Bevor writing about our approach to geocoding news stories and elaborating on our key findings, i just wanted to do a quick post on some of our early experiments.
Geocoding based on the dateline: The easy route (to nowhere)
We could have taken the easy route and used the Google geocoder (or some other geocoder) and the city location(s) mentioned in the dateline of our stories to geocode the news. Generate some GeoRSS and/or KML feed and your done, i hear you say.
Well besides all kinds of reasons that are specific to the news agency business (e.g. that our customers are still often not used to RSS feeds, main modus of delivery of news agency news is still satellite and/or FTP push/pull, …) this also wouldn’t have been sufficient if we were a startup being completely free in its decisions.
It would have been sufficient if our goal would have been to generate some eye-candy (e.g. More or less arbitrarily stick pins into a map).
In fact i did exactly this back in early August 2006 in order to motivate and showcase the possibilities of geocoded news. You still can find the remains of that showcase over here. All in all it took me a couple of hours to do this showcase (adding generating flyovers with GoogleEarth, testing various other mapping libraries etc. this may add up to a couple of days).
But when being asked about the semantics of the chosen locations all we would be able to say:
Well, somebody decided that these cities should be part of the dateline.
Let me xplain why.
Originally the cities on the dateline stated the place where a story was written. Hence they had a clearly defined semantics. Unfortunately this semantic may be not the semantic that is of utmost important to the slew of the readers of the story.
But since in the early days of the news agencies the reporter had to be at the place of the scene in order to be able to report it the dateline locations most often coincided with the locations where the news actually happened.
Hence it was a relative good heuristic to associate the semantic with the locations mentioned in the dateline. But with the advent of telemedia this heuristic is no longer valid. Unfortunately this led to the common usage where the dateline contains a number of locations mixing both semantics without clearly indicating which location carries which semantic.
E.g an article reporting on Macworld might carry a dateline of San Francisco, Hamburg / San Francisco, Hamburg, or San Francisco / Hamburg.
So, geocoding news purely based on the dateline is a suboptimal idea. A better idea might be to use the geographic entities mentioned within the story.
Named entity recognition
But then how do you identify geographic entities in natural language text without too much manual work. This is typically a task solved by so called named entity recognition systems (or short NER) a subdiscipline of computational linguistics.

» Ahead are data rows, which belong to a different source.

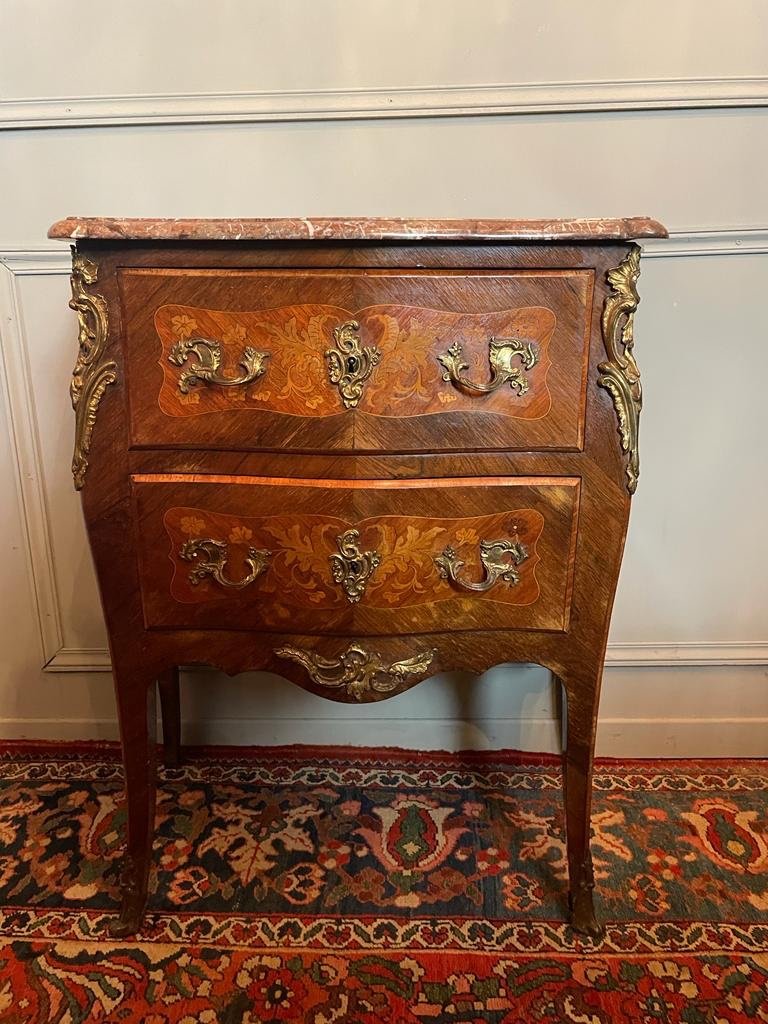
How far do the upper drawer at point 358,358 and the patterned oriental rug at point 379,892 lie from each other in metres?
0.77

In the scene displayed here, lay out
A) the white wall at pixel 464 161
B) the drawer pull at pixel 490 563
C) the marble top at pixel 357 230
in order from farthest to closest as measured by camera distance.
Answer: the white wall at pixel 464 161, the drawer pull at pixel 490 563, the marble top at pixel 357 230

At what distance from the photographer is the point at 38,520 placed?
57.9 inches

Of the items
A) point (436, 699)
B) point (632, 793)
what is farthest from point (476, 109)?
point (632, 793)

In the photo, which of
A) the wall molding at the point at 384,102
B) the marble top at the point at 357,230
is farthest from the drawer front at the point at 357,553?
the wall molding at the point at 384,102

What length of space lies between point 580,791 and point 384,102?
1231mm

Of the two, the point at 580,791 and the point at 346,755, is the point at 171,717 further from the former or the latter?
the point at 580,791

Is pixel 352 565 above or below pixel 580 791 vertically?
above

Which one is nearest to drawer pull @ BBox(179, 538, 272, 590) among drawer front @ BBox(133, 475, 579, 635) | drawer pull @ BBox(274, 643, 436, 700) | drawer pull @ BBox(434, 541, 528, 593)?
drawer front @ BBox(133, 475, 579, 635)

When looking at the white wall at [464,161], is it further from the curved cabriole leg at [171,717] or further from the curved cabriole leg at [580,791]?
the curved cabriole leg at [580,791]

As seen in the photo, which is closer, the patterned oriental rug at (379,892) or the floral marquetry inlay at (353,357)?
the floral marquetry inlay at (353,357)

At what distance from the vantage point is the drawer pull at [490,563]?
0.92 meters

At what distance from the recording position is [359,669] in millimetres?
968

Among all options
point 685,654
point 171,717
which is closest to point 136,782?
point 171,717

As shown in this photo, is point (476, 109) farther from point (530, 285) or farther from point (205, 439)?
point (205, 439)
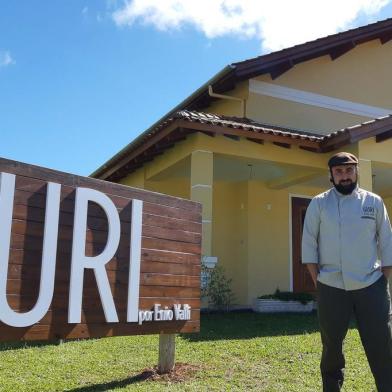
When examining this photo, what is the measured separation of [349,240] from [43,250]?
2.09 m

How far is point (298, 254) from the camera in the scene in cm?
1140

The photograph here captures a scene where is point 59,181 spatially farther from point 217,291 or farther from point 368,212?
point 217,291

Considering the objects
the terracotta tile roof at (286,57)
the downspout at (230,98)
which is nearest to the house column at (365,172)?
the downspout at (230,98)

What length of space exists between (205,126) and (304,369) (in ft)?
13.7

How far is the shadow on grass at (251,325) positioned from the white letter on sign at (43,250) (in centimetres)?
280

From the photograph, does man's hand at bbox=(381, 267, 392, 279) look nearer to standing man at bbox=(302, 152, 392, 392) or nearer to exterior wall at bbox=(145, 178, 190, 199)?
standing man at bbox=(302, 152, 392, 392)

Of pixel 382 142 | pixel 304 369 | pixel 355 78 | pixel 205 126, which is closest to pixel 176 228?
pixel 304 369

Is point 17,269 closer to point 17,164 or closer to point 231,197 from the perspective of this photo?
point 17,164

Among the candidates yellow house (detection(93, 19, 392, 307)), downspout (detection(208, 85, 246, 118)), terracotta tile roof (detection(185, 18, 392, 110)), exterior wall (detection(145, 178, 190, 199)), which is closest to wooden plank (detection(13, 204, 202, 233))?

Unfortunately most of the NER software systems couldn’t hide their provenance from originally being implemented for “governmental uses” and are build by companies residing in Virginia. Typically this means that they are:
- (very) expensive
- available for english, arabic, persian, … with western-european languages other than english coming in as a distant n-th
Since we are publishing our regional news wires in german and we do not have that much money to spent, automatic extraction of named-entities by using named entity recognition software was postponed.
Actually, given my research background in AI, a number of my friends are working in computational linguistics and information extraction. Hence i tried to keep current with the state of the art in these systems in my spare time, and likely will give an overview on this in another article in this mini series. This article will also include an overview of the freely available web services for named-entity recognition i’m currently aware of.
In this context it would also be very interesting to learn from Adrian, which kind of algorithms everyblock uses when he says (in his Poynter interview)
Currently, we do that by crawling news sites and applying algorithms and human editing efforts.
Especially, since everyblock is using openlayers and tilecache, which are developed by Christopher Schmidt (and others) and sponsored by MetaCarta, a company specialising in identifying locations in text and providing fast access via specialised index structures. (Needless to say that Metacarta has an office in Vienna, VA and In-Q-Tel is one of their investors.)
Unfortunately the company did not reply to the various requests for information i placed via the web in the last year. I would be very intersted to learn more about their technology.